[SOURCE MATERIAL]
◆ ◆ ◆ ◆

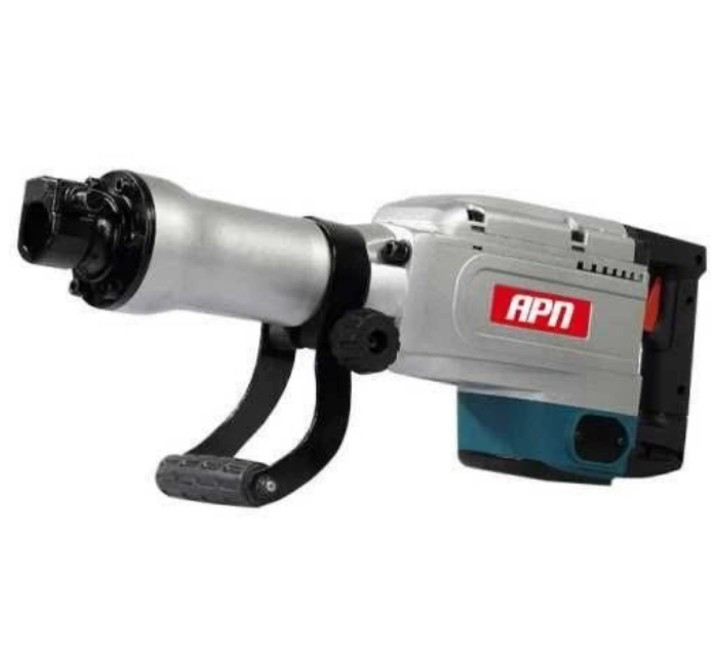 چکش تخریب 17 کیلویی گریسی ای پی ان مدل DH15MK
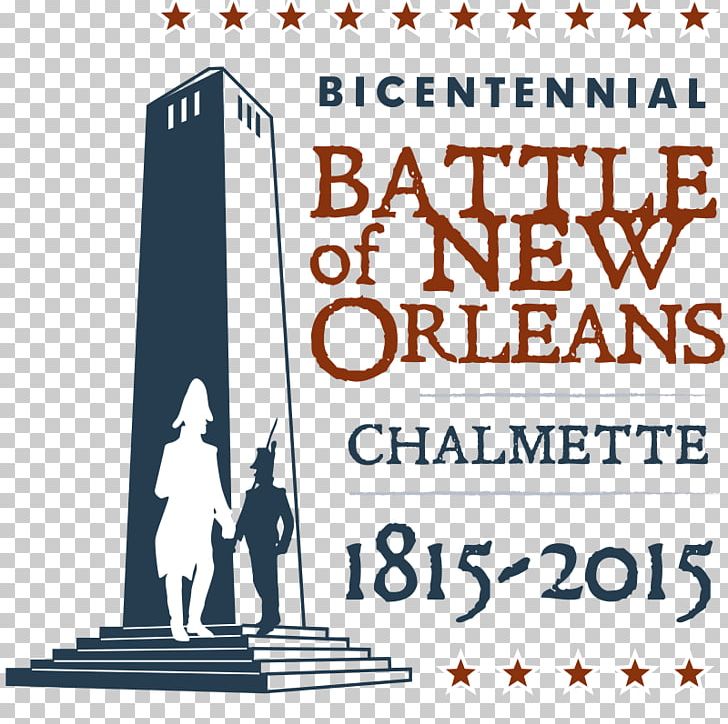 Battle Of New Orleans Logo Wordmark PNG, Clipart,  Free PNG Download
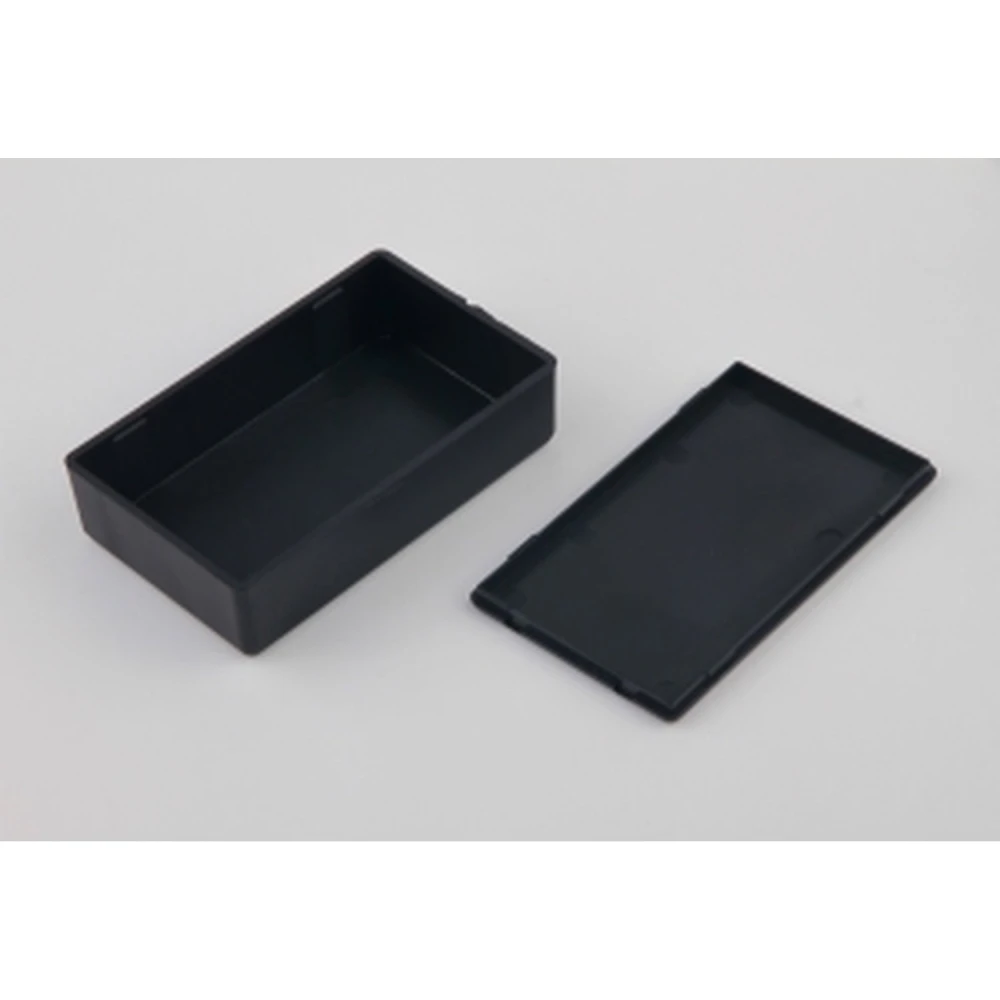 Obudowa plastikowa 70x42x23mm do elektroniki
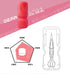 AICE GEAR Male Training Cup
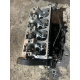 Продам двигатель мотор 1.9 Audi Volkswagen насос форсунка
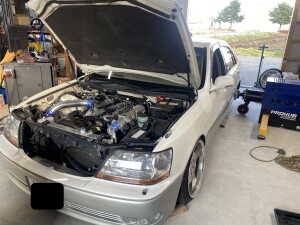 写真 2025-11-06 14 37 32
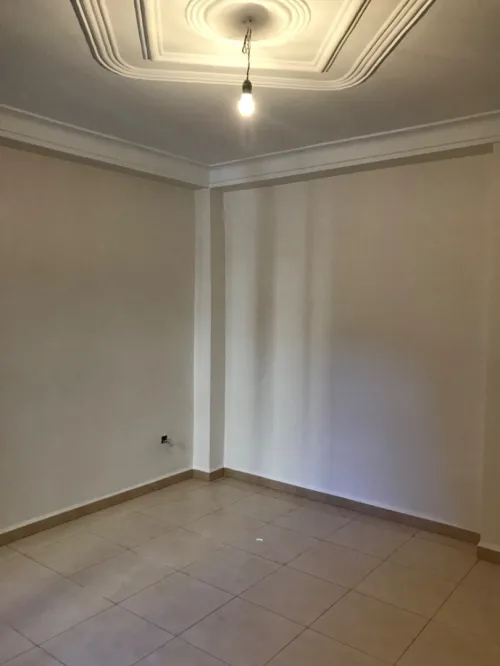 Peitnre déco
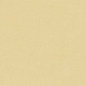 N12037 Blossom Sun Matt 60x120 Neodom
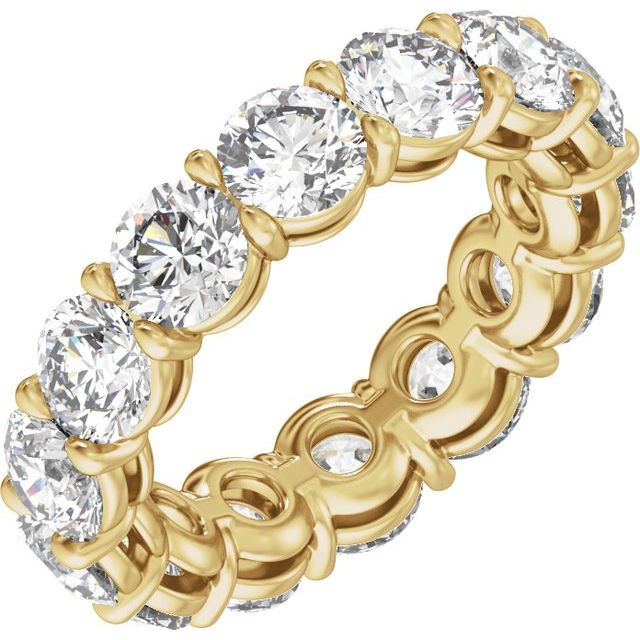 14k-yellow-gold-round-4.3-mm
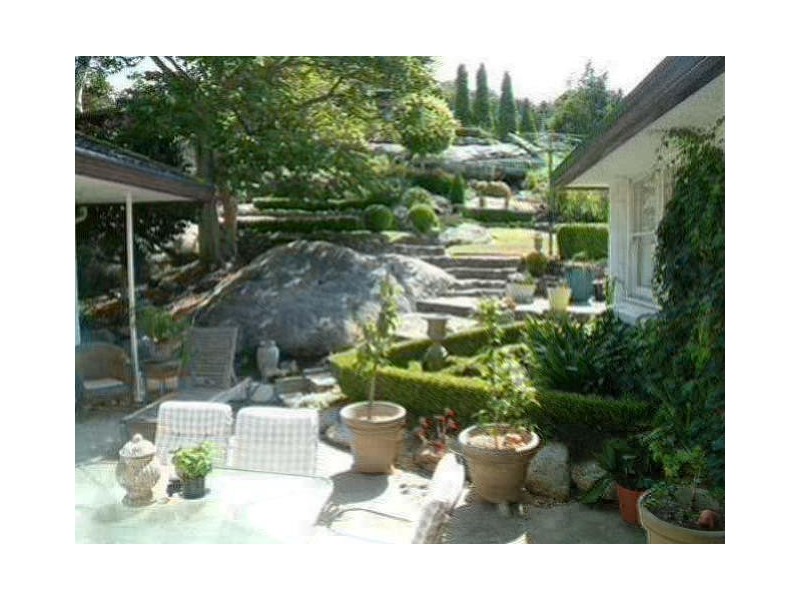 20 Eltham Street, Beacon Hill NSW 2100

◆ ◆ ◆ ◆

[YOUR GOAL] Retype the records above exactly, starting at the line that contains "Продам двигатель мотор" and going through the last line, and leave out any pictures.

[OUTPUT]
 Продам двигатель мотор 1.9 Audi Volkswagen насос форсунка
 写真 2025-11-06 14 37 32
 Peitnre déco
 N12037 Blossom Sun Matt 60x120 Neodom
 14k-yellow-gold-round-4.3-mm
 20 Eltham Street, Beacon Hill NSW 2100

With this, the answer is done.